No sooner said than done
The very same day I wrote to ista’s international HR department in Germany and asked if there was any possibility of giving me a job in another country. I intentionally did not specify in more detail – sometimes you just have to let things take their course. Just a few days later – I could hardly believe it – I got an answer saying there was a job going in Denmark which might suit me. And before I knew what had hit me, I was on a plane heading for Copenhagen and an interview. No joke – I would never have thought of Denmark as my future home. But here I am.
New start in Denmark
And have been for nearly a year now. Of course, any new start is always difficult and the change was not easy. I have had to contend with quite a few things since I arrived – the foreign language, the new job, no family, no friends. That was the hardest thing for me – leaving my family and friends behind. Sometimes I still miss not being able to simply drop by and see them. But in Denmark it is just impossible to feel lonely. Although the Danes might be somewhat reserved at the beginning, they are such likeable, open-hearted and friendly people. Honest and always ready to help.
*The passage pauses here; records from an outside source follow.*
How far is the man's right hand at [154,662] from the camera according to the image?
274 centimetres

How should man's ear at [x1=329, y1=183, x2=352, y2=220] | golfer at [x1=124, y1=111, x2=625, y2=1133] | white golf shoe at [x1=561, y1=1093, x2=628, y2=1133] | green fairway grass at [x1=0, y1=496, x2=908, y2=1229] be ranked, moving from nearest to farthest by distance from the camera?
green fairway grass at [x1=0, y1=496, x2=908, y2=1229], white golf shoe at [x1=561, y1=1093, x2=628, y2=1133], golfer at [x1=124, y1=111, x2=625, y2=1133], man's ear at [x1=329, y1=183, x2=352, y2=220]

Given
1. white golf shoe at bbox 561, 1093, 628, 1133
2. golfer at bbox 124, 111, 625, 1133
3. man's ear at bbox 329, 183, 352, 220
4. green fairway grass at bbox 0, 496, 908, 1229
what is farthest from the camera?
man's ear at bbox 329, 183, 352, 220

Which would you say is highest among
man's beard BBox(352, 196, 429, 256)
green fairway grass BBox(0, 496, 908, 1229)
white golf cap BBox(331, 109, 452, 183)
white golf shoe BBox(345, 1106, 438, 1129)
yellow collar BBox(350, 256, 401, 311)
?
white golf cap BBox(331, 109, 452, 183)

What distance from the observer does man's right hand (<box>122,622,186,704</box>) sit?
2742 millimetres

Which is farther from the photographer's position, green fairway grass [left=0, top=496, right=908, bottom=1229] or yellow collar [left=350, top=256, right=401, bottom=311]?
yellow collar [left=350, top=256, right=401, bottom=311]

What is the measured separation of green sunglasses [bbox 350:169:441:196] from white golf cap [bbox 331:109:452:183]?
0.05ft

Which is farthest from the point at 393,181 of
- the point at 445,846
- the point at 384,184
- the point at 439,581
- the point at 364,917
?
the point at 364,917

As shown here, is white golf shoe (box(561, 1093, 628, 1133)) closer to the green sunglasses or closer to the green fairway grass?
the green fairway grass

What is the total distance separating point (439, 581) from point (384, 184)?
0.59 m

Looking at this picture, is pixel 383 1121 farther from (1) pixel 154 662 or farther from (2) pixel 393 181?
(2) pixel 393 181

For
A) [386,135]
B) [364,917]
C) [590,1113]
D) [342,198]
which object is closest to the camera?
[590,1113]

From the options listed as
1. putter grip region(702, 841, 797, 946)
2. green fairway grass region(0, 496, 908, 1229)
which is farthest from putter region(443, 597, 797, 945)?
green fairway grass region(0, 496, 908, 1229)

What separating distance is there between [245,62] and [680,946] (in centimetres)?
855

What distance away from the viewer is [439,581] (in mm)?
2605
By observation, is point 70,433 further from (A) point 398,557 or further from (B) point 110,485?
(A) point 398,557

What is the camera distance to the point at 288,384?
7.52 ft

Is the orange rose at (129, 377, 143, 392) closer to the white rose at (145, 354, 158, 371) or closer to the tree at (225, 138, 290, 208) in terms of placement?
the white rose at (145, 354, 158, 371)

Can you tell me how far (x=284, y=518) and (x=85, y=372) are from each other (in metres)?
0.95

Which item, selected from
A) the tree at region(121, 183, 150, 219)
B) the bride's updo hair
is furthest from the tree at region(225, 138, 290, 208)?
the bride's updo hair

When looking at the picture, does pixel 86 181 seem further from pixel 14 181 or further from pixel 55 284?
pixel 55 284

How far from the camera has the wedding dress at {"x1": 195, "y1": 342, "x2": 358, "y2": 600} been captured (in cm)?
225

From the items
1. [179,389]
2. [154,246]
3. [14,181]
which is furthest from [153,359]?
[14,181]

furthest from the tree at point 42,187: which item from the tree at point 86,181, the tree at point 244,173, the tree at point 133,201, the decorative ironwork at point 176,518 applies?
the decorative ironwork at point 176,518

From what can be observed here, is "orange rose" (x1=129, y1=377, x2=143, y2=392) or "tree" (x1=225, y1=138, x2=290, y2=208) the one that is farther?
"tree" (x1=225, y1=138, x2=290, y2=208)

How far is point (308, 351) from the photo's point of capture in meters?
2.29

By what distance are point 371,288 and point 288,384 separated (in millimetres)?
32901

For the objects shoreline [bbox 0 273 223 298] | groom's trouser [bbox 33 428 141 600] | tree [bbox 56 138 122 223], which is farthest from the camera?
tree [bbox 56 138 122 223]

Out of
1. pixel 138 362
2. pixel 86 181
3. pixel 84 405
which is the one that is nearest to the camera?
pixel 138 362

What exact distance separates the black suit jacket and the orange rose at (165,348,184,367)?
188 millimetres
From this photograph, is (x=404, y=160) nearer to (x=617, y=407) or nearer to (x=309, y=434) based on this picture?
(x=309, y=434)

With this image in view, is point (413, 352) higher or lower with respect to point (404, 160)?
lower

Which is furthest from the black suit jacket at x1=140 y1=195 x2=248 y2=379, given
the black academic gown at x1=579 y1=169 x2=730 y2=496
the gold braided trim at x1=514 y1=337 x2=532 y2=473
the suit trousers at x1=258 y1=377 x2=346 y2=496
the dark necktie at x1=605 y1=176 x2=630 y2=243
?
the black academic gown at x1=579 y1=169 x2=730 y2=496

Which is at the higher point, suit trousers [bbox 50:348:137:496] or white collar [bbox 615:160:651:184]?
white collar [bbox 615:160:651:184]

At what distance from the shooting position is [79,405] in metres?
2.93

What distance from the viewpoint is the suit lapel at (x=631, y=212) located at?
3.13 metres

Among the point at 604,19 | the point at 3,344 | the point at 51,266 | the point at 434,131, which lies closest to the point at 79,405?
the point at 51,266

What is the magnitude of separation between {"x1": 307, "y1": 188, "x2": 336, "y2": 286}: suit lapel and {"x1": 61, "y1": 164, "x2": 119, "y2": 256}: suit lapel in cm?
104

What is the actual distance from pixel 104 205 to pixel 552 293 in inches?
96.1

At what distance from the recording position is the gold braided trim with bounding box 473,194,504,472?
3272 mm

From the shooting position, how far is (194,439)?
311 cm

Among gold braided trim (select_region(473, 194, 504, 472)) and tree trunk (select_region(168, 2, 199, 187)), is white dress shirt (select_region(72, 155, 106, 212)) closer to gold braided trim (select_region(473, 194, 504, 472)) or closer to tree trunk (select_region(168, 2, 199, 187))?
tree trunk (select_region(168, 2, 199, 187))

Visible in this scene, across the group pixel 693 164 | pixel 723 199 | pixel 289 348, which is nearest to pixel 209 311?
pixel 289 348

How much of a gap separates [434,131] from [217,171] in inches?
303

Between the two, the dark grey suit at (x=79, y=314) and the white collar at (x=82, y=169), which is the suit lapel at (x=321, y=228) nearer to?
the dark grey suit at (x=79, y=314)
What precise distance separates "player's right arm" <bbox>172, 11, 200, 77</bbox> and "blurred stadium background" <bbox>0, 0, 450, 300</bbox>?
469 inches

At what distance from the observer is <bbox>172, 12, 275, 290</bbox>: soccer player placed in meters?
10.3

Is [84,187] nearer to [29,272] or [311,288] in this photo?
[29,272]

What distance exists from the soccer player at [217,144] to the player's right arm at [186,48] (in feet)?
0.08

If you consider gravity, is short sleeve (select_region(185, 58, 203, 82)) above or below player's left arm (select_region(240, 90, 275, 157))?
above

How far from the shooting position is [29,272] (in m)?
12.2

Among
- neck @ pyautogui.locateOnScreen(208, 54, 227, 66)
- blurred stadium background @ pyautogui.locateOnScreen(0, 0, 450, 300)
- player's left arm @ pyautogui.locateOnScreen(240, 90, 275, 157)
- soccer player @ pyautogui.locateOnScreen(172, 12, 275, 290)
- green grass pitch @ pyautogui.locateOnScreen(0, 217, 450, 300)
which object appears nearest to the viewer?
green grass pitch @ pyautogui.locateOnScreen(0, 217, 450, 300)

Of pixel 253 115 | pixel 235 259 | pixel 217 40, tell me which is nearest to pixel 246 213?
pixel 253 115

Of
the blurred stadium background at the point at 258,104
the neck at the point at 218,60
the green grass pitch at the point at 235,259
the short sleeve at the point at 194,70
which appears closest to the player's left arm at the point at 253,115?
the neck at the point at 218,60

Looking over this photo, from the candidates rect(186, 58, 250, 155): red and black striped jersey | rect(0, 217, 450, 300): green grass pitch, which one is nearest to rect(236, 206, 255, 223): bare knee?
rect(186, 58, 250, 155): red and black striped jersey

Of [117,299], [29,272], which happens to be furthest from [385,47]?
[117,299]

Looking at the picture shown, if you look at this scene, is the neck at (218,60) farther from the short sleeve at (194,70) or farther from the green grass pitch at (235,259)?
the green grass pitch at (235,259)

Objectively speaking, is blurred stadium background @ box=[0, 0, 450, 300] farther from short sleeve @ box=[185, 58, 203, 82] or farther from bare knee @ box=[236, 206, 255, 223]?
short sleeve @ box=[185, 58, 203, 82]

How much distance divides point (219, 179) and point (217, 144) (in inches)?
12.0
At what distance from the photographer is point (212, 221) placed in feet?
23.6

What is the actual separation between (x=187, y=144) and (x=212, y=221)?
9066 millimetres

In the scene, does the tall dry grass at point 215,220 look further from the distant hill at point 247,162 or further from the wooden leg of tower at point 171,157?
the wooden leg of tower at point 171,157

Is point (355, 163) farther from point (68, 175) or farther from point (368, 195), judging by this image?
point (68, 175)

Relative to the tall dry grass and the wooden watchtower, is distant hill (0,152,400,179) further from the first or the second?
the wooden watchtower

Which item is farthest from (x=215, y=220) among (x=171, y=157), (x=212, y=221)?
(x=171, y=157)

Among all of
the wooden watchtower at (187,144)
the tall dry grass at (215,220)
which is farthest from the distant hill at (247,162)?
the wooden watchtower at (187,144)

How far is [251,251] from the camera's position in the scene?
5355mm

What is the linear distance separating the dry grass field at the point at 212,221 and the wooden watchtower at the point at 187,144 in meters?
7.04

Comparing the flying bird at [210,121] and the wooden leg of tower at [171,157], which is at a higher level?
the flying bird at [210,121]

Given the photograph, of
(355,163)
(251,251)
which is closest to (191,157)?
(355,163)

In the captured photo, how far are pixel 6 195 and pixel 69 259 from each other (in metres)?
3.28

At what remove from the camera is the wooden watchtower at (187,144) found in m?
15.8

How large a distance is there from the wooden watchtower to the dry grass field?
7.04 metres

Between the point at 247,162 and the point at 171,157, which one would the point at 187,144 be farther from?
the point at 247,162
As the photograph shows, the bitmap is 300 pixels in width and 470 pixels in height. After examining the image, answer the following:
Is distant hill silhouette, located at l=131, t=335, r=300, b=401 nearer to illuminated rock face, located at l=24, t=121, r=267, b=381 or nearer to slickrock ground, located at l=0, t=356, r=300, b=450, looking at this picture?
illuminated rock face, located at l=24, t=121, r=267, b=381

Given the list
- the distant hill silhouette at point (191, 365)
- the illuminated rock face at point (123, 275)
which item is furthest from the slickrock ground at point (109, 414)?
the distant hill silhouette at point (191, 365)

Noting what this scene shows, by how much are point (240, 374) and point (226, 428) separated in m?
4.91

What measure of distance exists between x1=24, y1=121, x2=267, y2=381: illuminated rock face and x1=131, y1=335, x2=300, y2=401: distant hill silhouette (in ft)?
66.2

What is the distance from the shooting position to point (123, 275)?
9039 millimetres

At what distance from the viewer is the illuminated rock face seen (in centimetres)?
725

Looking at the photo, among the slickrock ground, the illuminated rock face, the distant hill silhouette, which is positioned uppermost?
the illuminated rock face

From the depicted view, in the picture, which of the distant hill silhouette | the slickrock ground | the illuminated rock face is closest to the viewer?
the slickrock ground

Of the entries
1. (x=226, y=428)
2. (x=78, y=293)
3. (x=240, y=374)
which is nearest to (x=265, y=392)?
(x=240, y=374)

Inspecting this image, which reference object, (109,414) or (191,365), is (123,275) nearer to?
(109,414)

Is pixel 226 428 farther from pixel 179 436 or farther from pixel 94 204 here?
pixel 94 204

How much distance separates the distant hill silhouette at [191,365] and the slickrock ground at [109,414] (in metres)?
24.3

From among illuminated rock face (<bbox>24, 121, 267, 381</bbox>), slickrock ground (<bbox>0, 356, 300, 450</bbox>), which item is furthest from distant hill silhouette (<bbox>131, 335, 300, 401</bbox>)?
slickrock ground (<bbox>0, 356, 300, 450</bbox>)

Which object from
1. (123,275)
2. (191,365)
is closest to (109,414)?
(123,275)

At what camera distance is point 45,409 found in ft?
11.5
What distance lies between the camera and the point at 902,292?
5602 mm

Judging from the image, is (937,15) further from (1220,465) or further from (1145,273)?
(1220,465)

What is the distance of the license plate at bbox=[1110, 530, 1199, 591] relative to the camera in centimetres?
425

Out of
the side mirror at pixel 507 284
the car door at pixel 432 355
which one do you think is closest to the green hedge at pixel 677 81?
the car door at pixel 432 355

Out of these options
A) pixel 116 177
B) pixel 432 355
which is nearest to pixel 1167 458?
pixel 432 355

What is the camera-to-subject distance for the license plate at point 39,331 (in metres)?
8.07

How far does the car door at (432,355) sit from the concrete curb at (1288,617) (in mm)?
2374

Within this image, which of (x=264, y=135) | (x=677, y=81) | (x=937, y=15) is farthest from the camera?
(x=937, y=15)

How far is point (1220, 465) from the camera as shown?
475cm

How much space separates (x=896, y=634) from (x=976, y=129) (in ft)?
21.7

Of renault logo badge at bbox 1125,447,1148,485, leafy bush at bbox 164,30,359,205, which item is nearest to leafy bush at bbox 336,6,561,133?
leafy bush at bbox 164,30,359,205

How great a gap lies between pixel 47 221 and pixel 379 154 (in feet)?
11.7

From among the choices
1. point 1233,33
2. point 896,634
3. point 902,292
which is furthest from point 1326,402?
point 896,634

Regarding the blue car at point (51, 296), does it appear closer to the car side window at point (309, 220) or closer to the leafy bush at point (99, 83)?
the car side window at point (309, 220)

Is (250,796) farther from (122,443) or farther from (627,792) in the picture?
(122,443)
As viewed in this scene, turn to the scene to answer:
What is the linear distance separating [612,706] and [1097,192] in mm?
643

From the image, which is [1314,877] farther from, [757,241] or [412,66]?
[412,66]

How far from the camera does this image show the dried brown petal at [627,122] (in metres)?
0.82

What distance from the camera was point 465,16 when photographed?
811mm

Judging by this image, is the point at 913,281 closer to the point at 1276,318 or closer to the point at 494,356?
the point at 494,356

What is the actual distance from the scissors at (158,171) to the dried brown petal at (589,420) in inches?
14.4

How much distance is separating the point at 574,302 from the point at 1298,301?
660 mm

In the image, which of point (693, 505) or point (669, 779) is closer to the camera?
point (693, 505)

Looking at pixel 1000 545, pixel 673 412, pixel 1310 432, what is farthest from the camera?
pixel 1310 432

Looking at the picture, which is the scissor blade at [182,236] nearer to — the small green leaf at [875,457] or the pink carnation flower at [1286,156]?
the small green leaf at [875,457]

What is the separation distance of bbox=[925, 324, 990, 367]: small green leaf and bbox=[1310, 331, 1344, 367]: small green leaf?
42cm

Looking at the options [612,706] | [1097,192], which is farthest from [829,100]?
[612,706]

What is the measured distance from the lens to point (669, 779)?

Structured, efficient and organised
Both privately and professionally. Although I have not changed my employer, everything is still totally new for me. I had worked at ista Shared Services in Poland since 2008 and was responsible there for the heating cost and hot water bills in Germany before I changed to the support team in 2012. Here in Copenhagen I work in the Quality & Scanning department and am also being trained in the billing process here. The biggest difference is the completely different billing programs which the two countries work with. The actual way of working is not so different. I like it when everybody works in a structured, efficient and organised manner without losing sight of the essentials. And both the Poles and Danes can do that.
“If you have the chance then don’t be afraid of change. You might lose something good, but you’ll probably gain something better.”
The greatest challenge? The language. Danish is the most frustrating language I have ever learned. I can now understand it very well but it is extremely difficult to pronounce – you feel as if the Danes have about a thousand different ways of pronouncing “g”, “a” or “d”. What helps is that nearly every Dane speaks excellent English. But I’m ambitious and I’m continuing to work hard at it. And there are some really unbelievably nice words in Danish which you simply can’t translate into other languages – for example, hyggeligt. It is a bit like the English word cosy, but that isn’t quite the meaning.
When people ask me what is special about Denmark, then, apart from the Danes themselves, I think of liquorice. The Danes are obsessed with liquorice – you can buy everything, and I really mean everything, with a liquorice flavour. It’s crazy.
And that is my conclusion
Would I do the same thing again? Yes. I couldn’t be happier. I know it sounds like a cliché but when you start a new life with only two suitcases, you realise: everything is possible. When I had to decide, “Shall I take the plunge or not?”, a friend said to me, “If you have the chance then don’t be afraid of change. You might lose something good, but you’ll probably gain something better.” Sounds trite, but it’s very true.